■ What is being asked ■
Return all of the entries below, word for word. Omit each picture.
Material provided below:
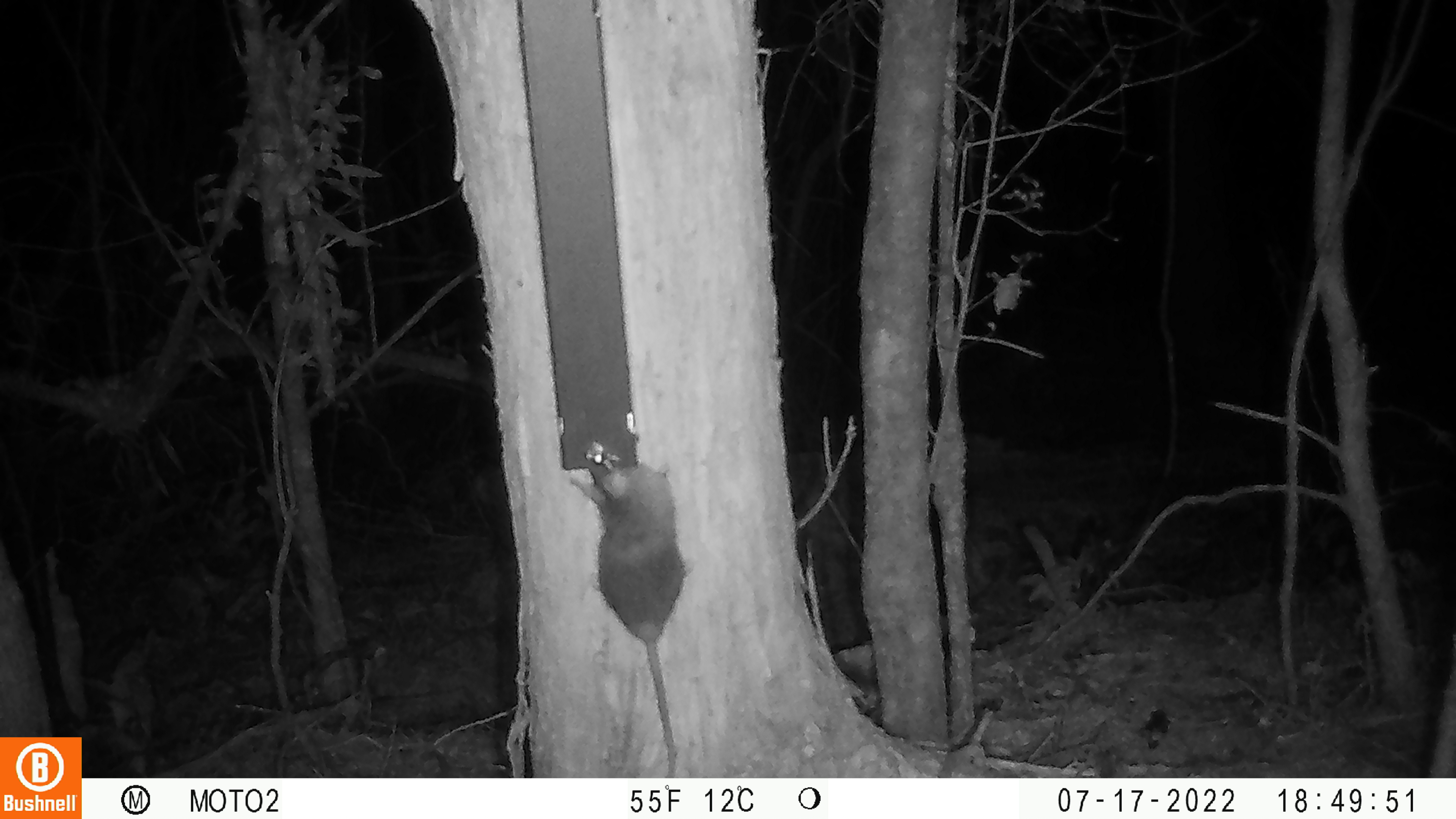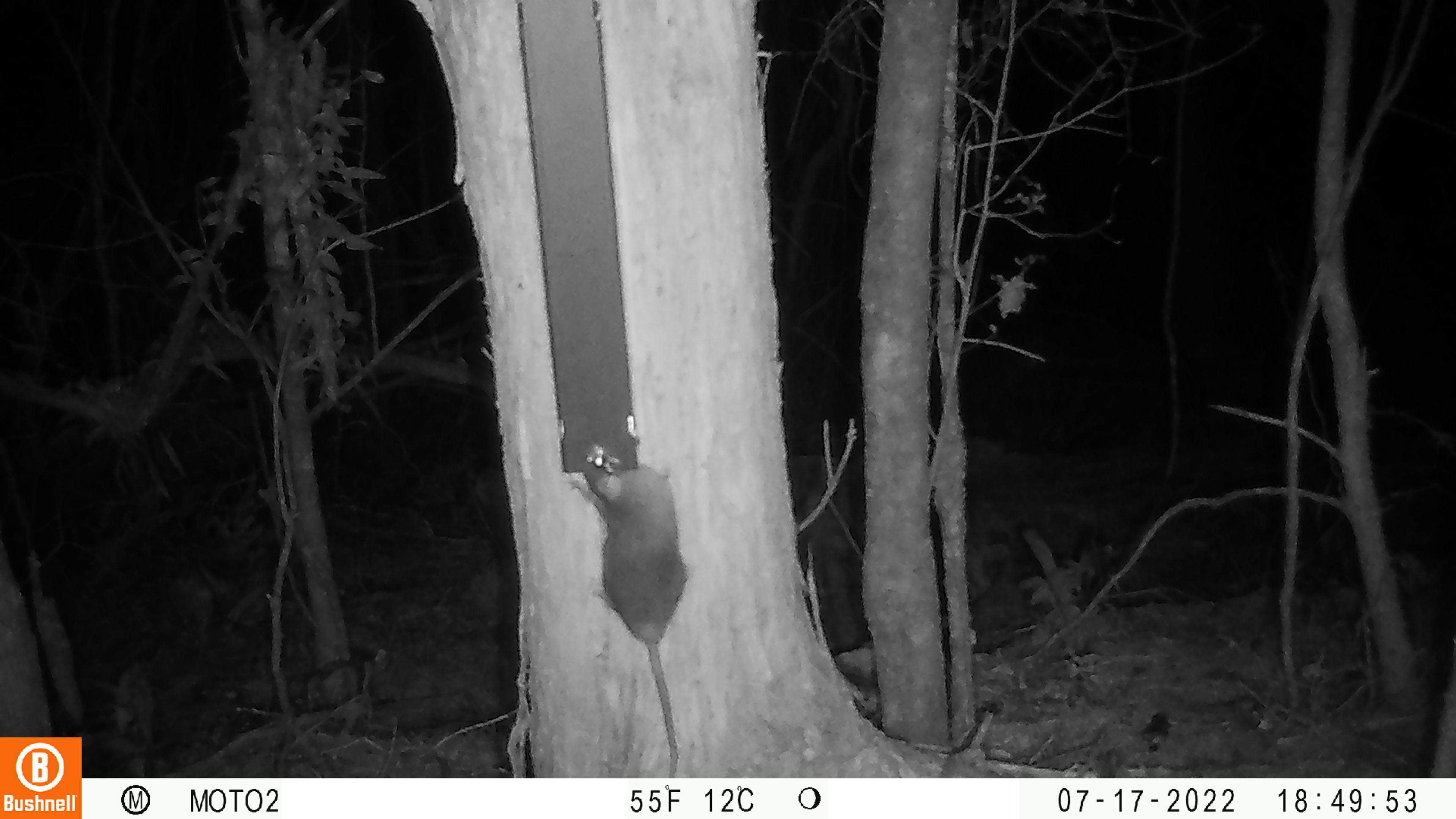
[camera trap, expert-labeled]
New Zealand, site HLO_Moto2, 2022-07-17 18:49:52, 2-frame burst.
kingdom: Animalia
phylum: Chordata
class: Mammalia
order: Rodentia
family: Muridae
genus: Rattus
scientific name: Rattus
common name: rat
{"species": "rat (Rattus)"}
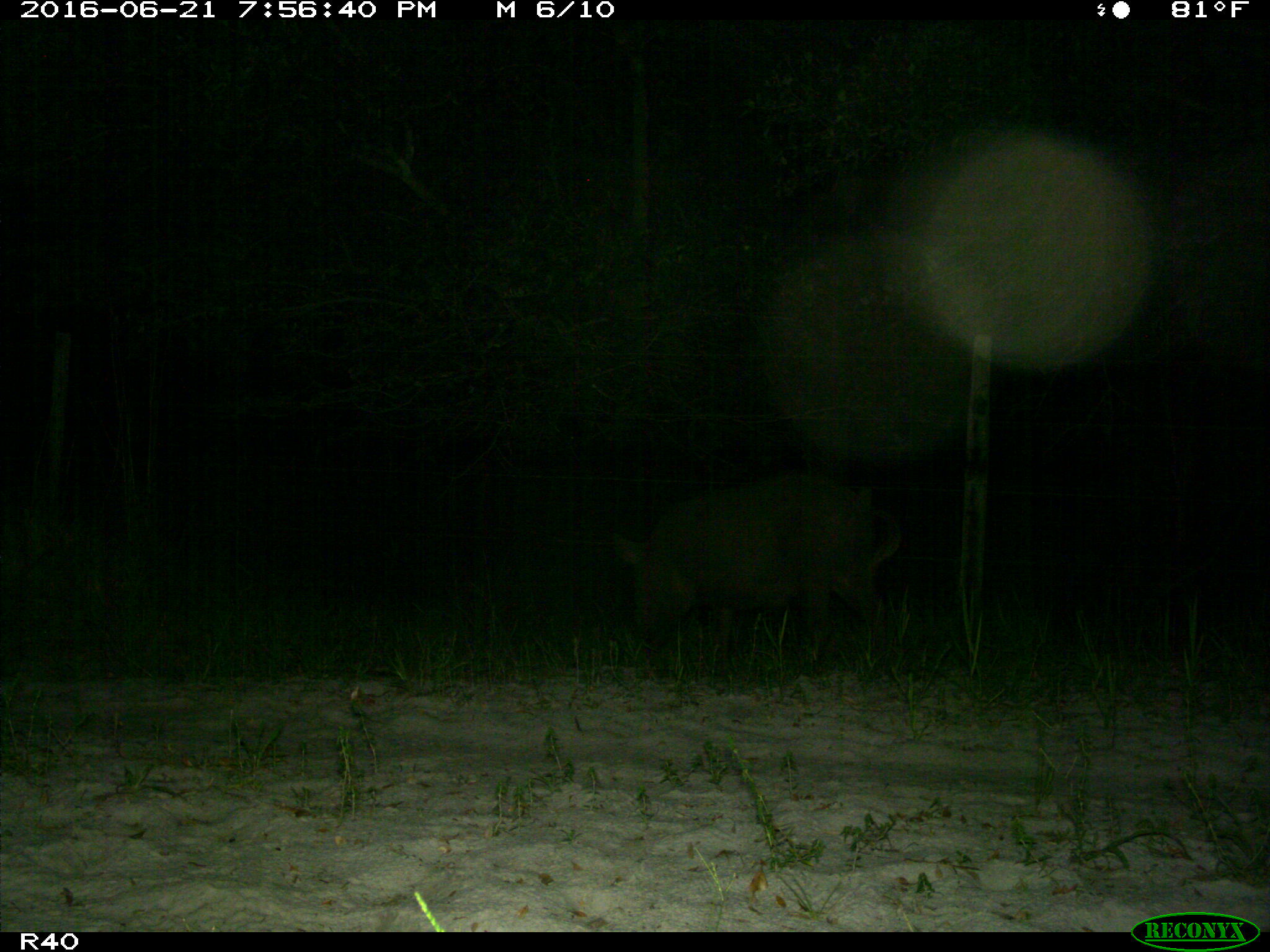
End of Material provided.
■ Exercise result ■
[camera trap, expert-labeled]
New Zealand, site HLO_Moto2, 2022-07-17 18:49:52, 2-frame burst.
kingdom: Animalia
phylum: Chordata
class: Mammalia
order: Rodentia
family: Muridae
genus: Rattus
scientific name: Rattus
common name: rat
{"species": "rat (Rattus)"}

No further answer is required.